Exercise goal: Each line of the records containing "annotators" is to be copied out and returned.

== Segment start ==

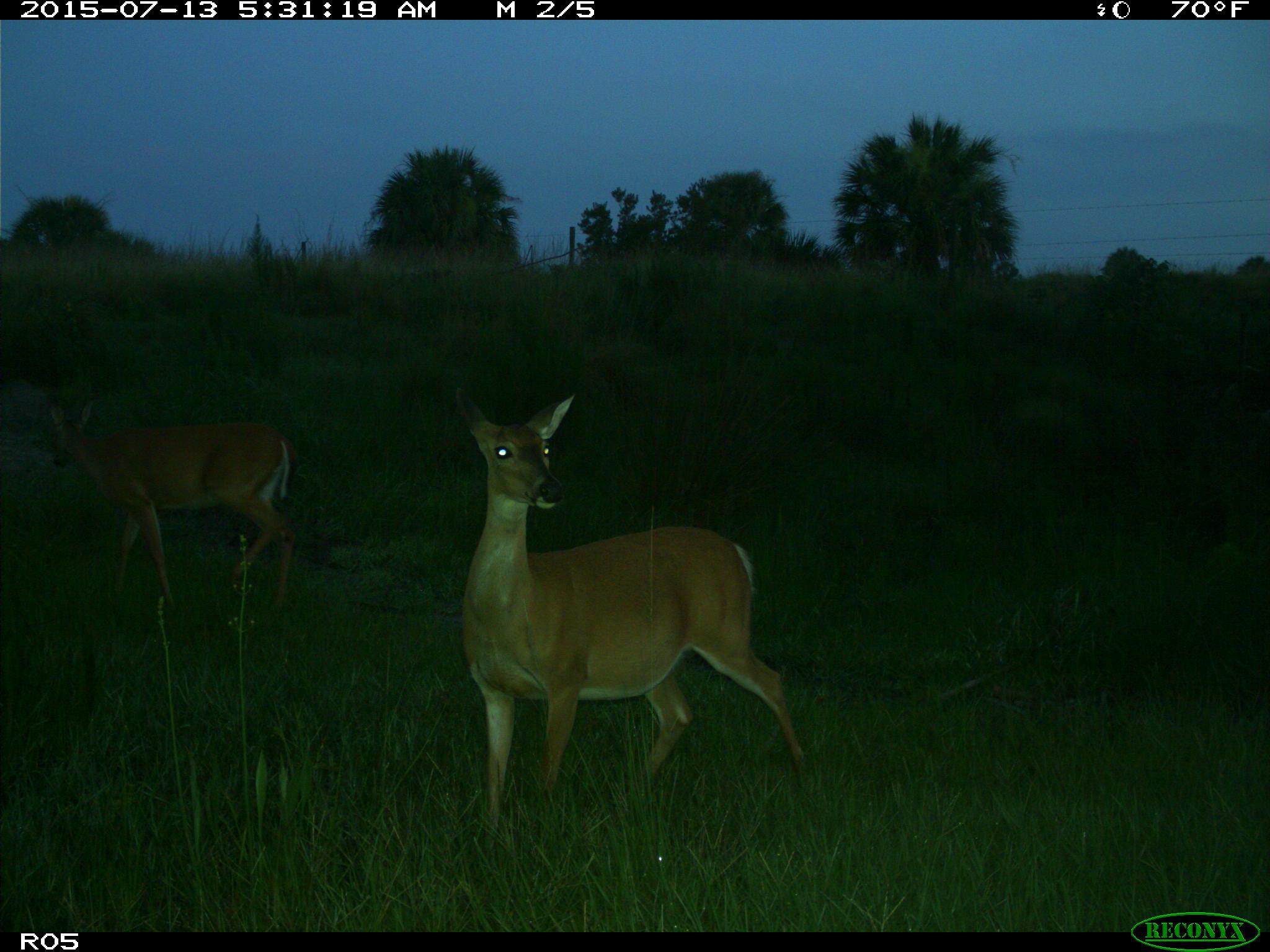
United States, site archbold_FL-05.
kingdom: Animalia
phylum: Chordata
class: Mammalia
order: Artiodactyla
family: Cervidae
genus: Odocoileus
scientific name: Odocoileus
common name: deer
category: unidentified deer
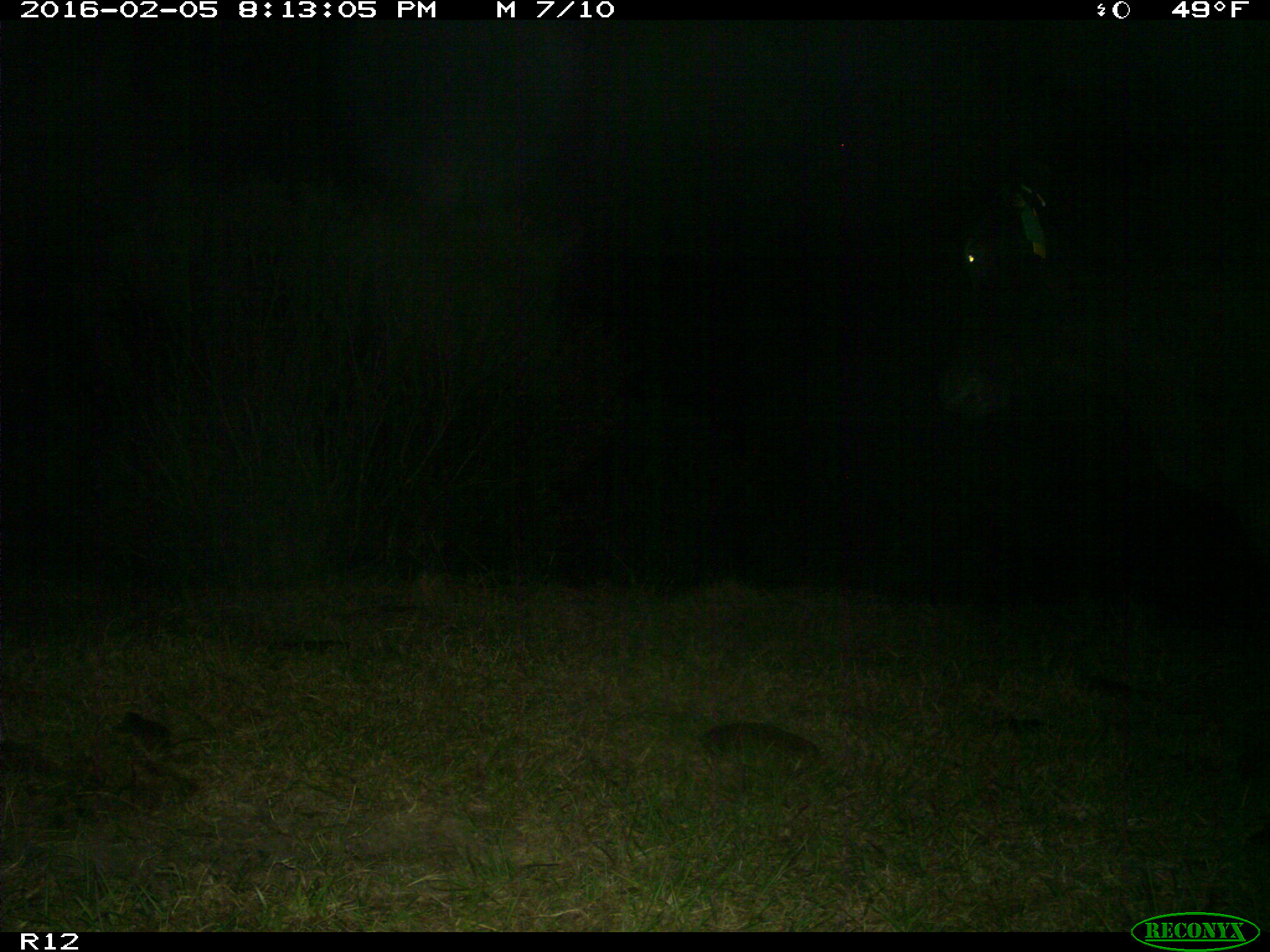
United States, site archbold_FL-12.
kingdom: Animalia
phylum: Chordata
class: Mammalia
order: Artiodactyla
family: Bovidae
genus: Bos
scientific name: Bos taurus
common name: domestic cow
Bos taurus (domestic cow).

== Segment end ==
== Segment start ==

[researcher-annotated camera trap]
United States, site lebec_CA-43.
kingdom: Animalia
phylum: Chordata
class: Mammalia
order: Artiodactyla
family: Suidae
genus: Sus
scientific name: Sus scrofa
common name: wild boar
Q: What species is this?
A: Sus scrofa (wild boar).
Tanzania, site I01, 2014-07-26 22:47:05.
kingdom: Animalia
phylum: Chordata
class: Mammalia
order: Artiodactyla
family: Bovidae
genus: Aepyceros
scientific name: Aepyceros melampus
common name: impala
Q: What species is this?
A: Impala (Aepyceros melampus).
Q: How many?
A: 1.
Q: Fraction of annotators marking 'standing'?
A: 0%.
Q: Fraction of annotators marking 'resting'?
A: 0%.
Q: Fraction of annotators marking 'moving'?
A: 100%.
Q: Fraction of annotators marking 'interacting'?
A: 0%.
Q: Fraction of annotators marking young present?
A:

== Segment end ==
== Segment start ==

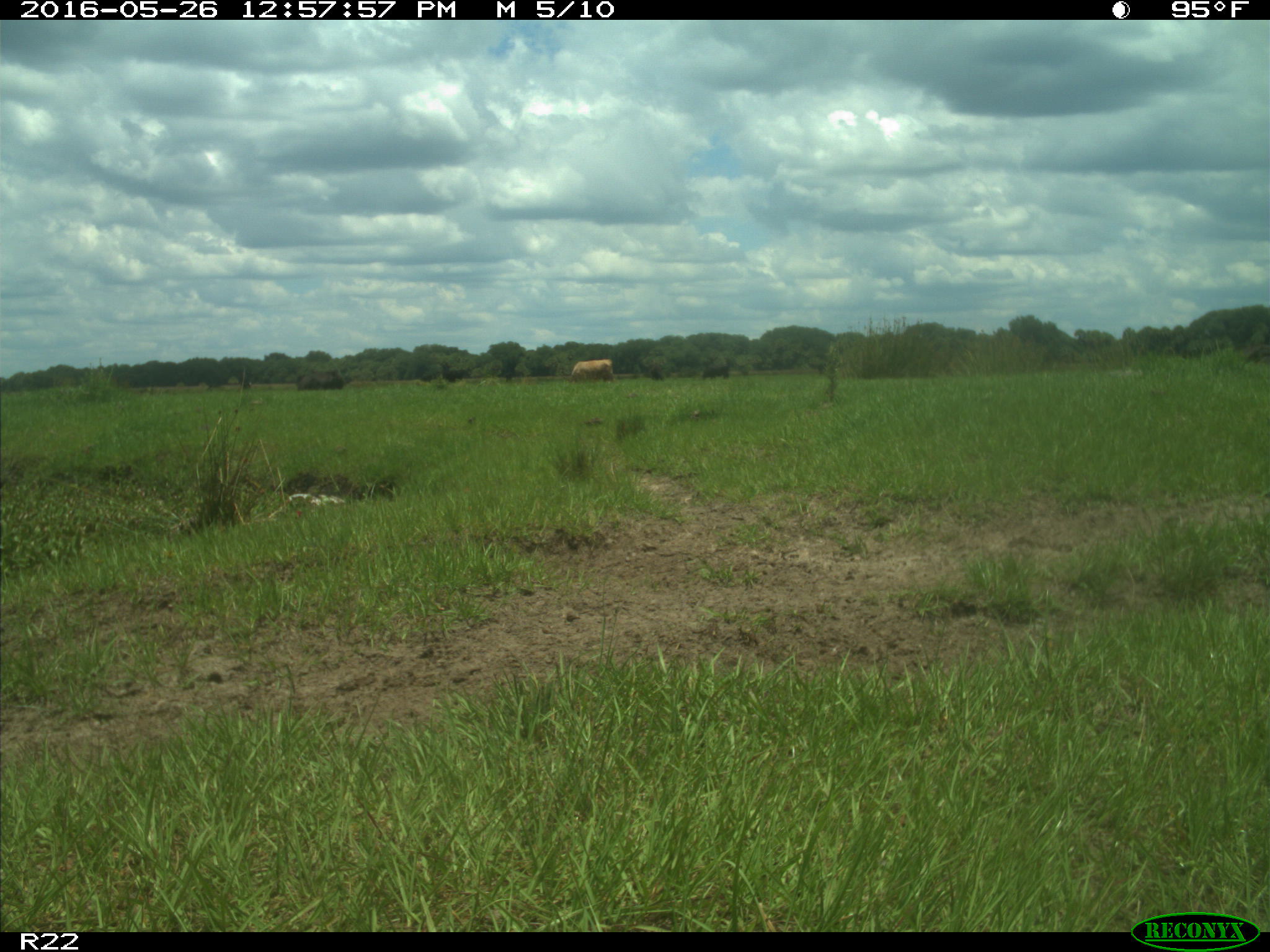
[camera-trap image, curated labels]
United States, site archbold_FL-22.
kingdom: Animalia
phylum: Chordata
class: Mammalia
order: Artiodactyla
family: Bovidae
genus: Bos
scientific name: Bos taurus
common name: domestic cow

== Segment end ==

Task response:
Q: Fraction of annotators marking 'standing'?
Q: Fraction of annotators marking 'resting'?
Q: Fraction of annotators marking 'moving'?
Q: Fraction of annotators marking 'interacting'?
Q: Fraction of annotators marking young present?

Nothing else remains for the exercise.